▶ _Consigne de travail 1_
Répondez aux questions suivantes à l'aide de l'article sur Marjo.
(a) Dans quel village se trouve l'église transformée en studio ?
(b) Quelle décennie l'article désigne-t-il comme celle des grandes années Marjo ?
(c) Quelle chanson Salomé Leclerc a-t-elle voulu apprendre après l'achat de sa première guitare électrique ?
▶ _Consigne de travail 2_
Rédigez la suite de l'article sur Marjo en reprenant après sa dernière phrase.

▶ _Extrait du texte_
++++++++
Ralliées autour de Marjo

Télé-Québec consacre la meilleure heure de sa programmation de la Journée internationale des femmes à la rockeuse.
Photo: Félix Renaud / Télé-Québec Télé-Québec consacre la meilleure heure de sa programmation de la Journée internationale des femmes à la rockeuse.

C’est tranquille, à Saint-Adrien. Un village paisible, l’hiver. Mais plus on se rapproche de l’église transformée en studio qui se fait appeler « le chalet à Pilou », plus on entend des bruits à travers les craques. Branchements d’amplis, une guitare que l’on achève d’accorder. Et puis vlan ! Riff rock dans le tapis ! L’intro de guitare, le petit motif caractéristique au clavier, et puis cette voix qu’elle a. Forte, très forte. « J’lâche pas, j’attends pas d’crever ! » Marjo, en gros plan, semble prête à mordre la caméra. Et arracher un morceau de chair à toutes celles et tous ceux qui visionneront mardi, Journée internationale des droits des femmes, l’émission que Télé-Québec a placée au cœur de sa programmation spéciale : Marjo — Amoureuse.

Marjo, elles… et lui

Une heure avec elle dans un bel écrin, c’est l’idée toute simple. Avec la participation d’autres femmes, avec elle et autour d’elle, ralliées pour l’occasion. Femmes de paroles et musiques, interprètes, musiciennes : Salomé Leclerc, Lou-Adriane Cassidy, Stéphanie Boulay, Guylaine Tanguay, Fabiola Nyrva Aladin, Marie Ève Morency. Il y a aussi une poignée d’hommes : le Pilou du chalet, quelques vétérans musiciens. Et… celui qui écrivit la musique de J’lâche pas sur les mots de Marjo : un certain Jean Millaire. Le complice des grandes années Marjo, la décennie 1985-1995, où tout le monde avait dans sa collection de base les albums Celle qui va, Tant qu’il y aura des enfants, Bohémienne, tous créés par elle avec le gars des riffs qui ne disait jamais trois mots en entrevue. Le Jean Millaire dont Marjo est dissociée depuis leur rupture douloureuse au début du présent siècle : 22 ans, ça fait longtemps.

Ce ne sont pas vraiment des retrouvailles. Plutôt une trêve, le temps de deux duos. Ailleurs et Doux. Tendresse et tension. Une prise par chanson, that’s it. « Merci pour ta belle guitare, Jean », lui dit-elle en guise d’au revoir. Il reviendra pour la finale, gros solo de guitare. Mais ça reste l’émission de Marjo. Une chanteuse avec d’autres chanteuses qui l’aiment et l’admirent. Profondément. « Impossible de ne pas penser à elle quand je repense à mes débuts, à ces moments déterminants où les modèles féminins musicaux étaient importants », témoigne Salomé Leclerc. Souvenir précis. « J’étais ado, je venais tout juste d’acheter ma première guitare électrique, et une des chansons que j’ai voulu apprendre est Amoureuse. »
++++++++
▶ _Données extraites_
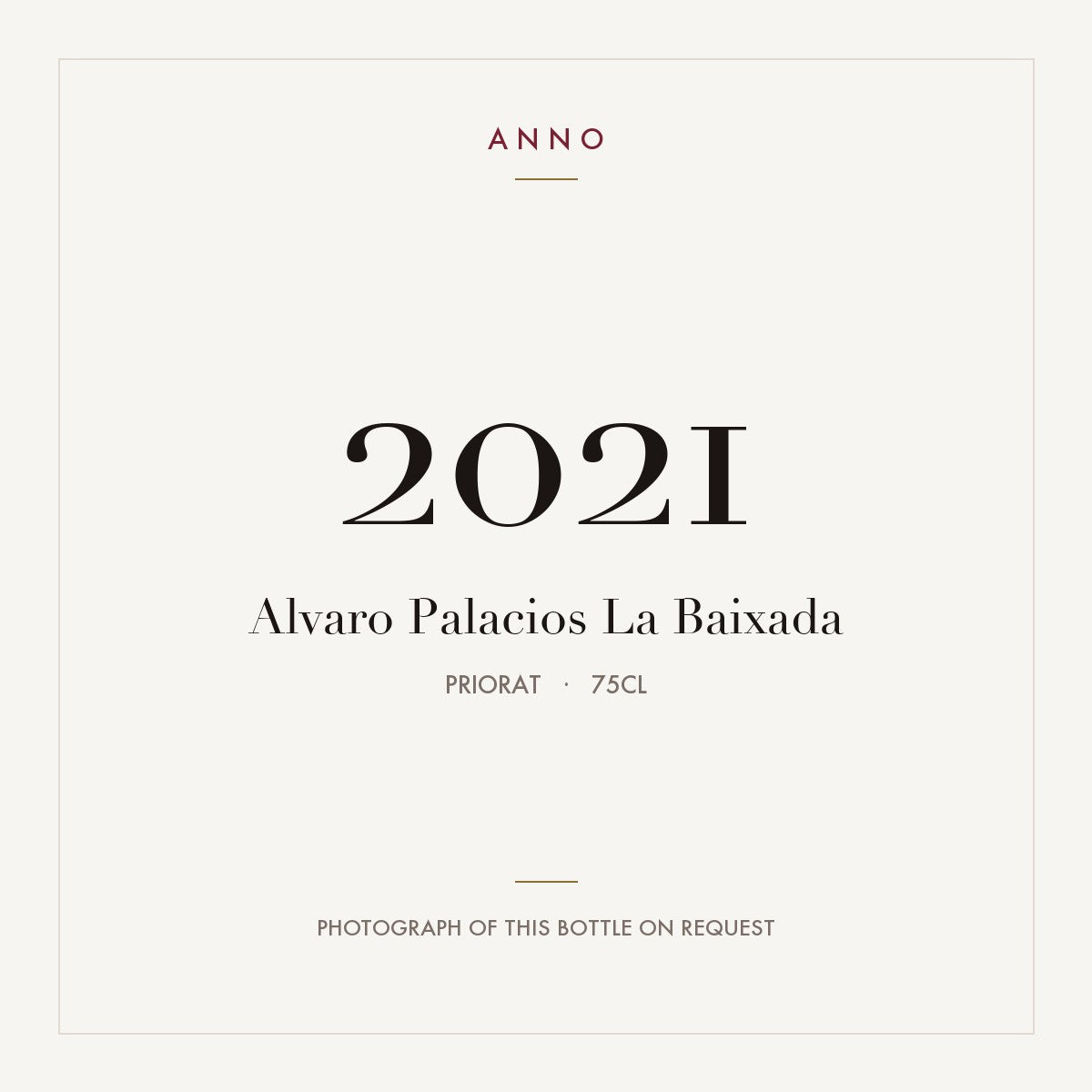 Alvaro Palacios La Baixada 2021 0,75l from Priorat — ANNO vintage card; photograph of the actual bottle available on request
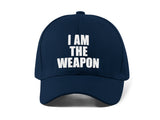 I Am The Weapon Statement Baseball Cap Black Embroidered Bold Typography Streetwear Adjustable Cotton Hat Unisex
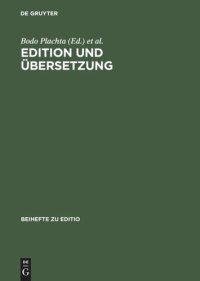 cover of the book Edition und Übersetzung: Zur wissenschaftlichen Dokumentation des interkulturellen Texttransfers. Beiträge der Internationalen Fachtagung der Arbeitsgemeinschaft für germanistische Edition, 8.-11. März 2000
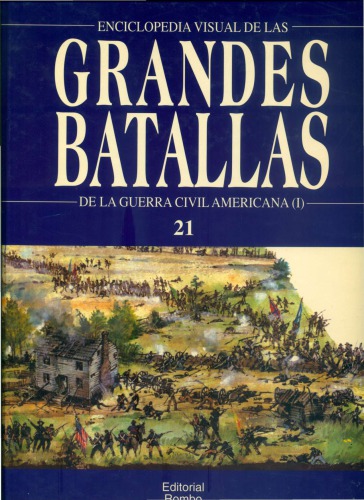 Las Grandes Batallas de La Guerra Civil Americana parte 1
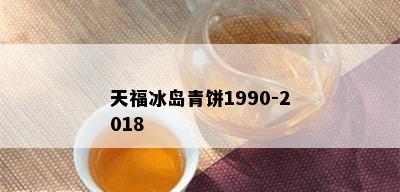 天福冰岛青饼1990-2018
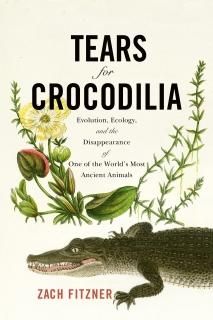 Tears for Crocodilia Evolution Ecology and the Disappearance of One of the World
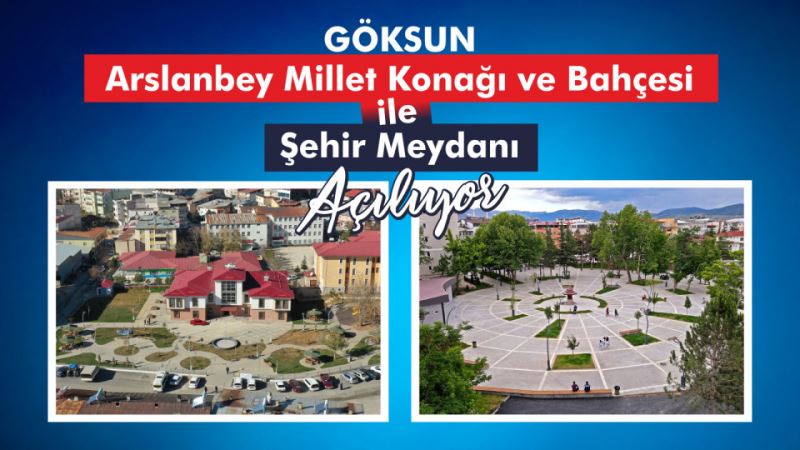 Göksun’da İki Yatırımın Açılışı Gerçekleştirilecek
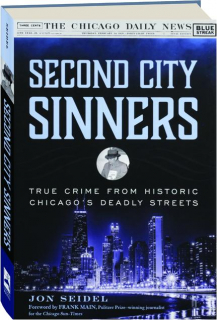 SECOND CITY SINNERS: True Crime from Historic Chicago's Deadly Streets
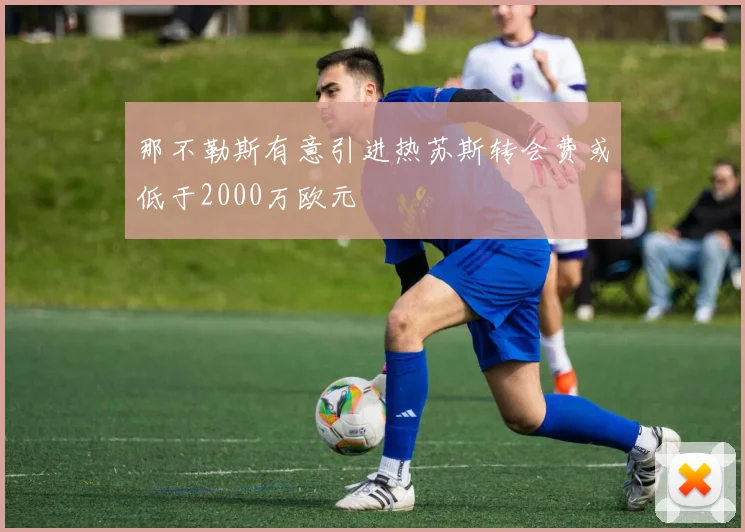 那不勒斯有意引进热苏斯转会费或低于2000万欧元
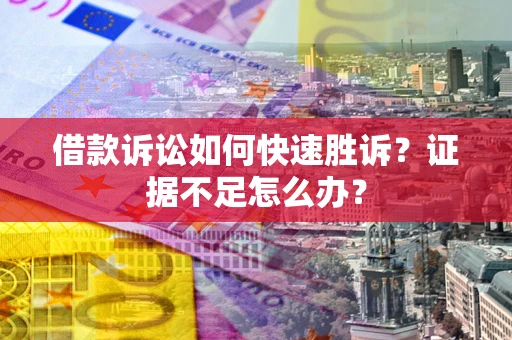 济南借款诉讼如何快速胜诉？证据不足怎么办？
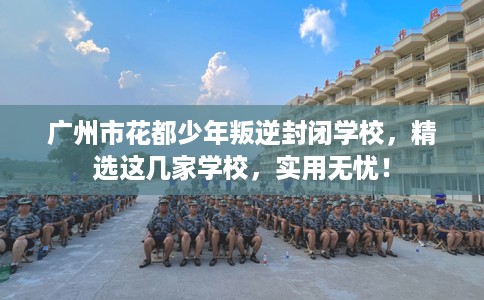 广州市花都少年叛逆封闭学校,精选这几家学校,实用无忧! 广州市花都少年叛逆封闭学校,精选这几家学校,实用无忧!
++++++++
▶ _Réponse finale 1_
(a) Saint-Adrien.
(b) La décennie 1985-1995.
(c) Amoureuse.

▶ _Réponse finale 2_
Marjo la libératrice

 

Pour Stéphanie Boulay, il y a toujours eu une Marjo. « Ma mère s’appelle Marjolaine, à la base… Évidemment, j’ai grandi avec ses chansons. L’une des premières chansons que j’ai chantées sur scène, c’était Tant qu’il y aura des enfants. Mon amour pour Marjo est vraiment viscéral. » Elle ne manque pas d’anecdotes pour le signifier. « Il y a quelques années, j’ai appris que Marjo faisait une tournée, mais il n’y avait plus de billets nulle part. J’ai finalement trouvé UN billet, et j’ai été toute seule la voir à Québec. Je me suis pris une chambre d’hôtel pis toute. C’était vraiment incroyable, la vibe. Il y avait des femmes qui étaient complètement transportées. Je me souviens d’une fille qui voulait vraiment se lever et danser, mais son chum lui disait : “non, non, assis-toi, ça me gêne”… Et autour d’elle, le monde disait : “lève-toi !” Il y avait vraiment une sensation d’émancipation féminine dans ce show-là. »

On croirait entendre Marjo elle-même, au Théâtre du Forum en 1995, tutoyant sa foule trop assise à son goût : « Tu bouges-tu un peu ? » avait titré Le Devoir. Pendant Chats sauvages, elle en avait remis une couche : « Tu siffles-tu, toé ? » Intraitable Marjo ! C’est bien elle que l’on retrouve, même sans public, intense pas à moitié dans toutes les performances de l’émission. Convaincre, émouvoir, partager, séduire, c’est tout elle. Hier comme aujourd’hui. Il suffit de lui fournir l’occasion, et elle va vous soulever. Comment expliquer toutes ces années hors circuit ? L’a-t-on vraiment considérée comme ingérable dans le métier ? Explication de Stéphanie Boulay : « Marjo est sous-estimée parce qu’elle ne représente pas une élite intellectuelle, mais plutôt le vrai monde. ET parce qu’elle a toujours été belle. Et qu’on l’a vue comme un sex-symbol d’abord, même si sa musique a toujours été plus importante que son look. »

Admiration et respect

 

Quelle place tient Marjo dans votre cœur, vos oreilles, votre histoire ? Ça dépend à qui on parle.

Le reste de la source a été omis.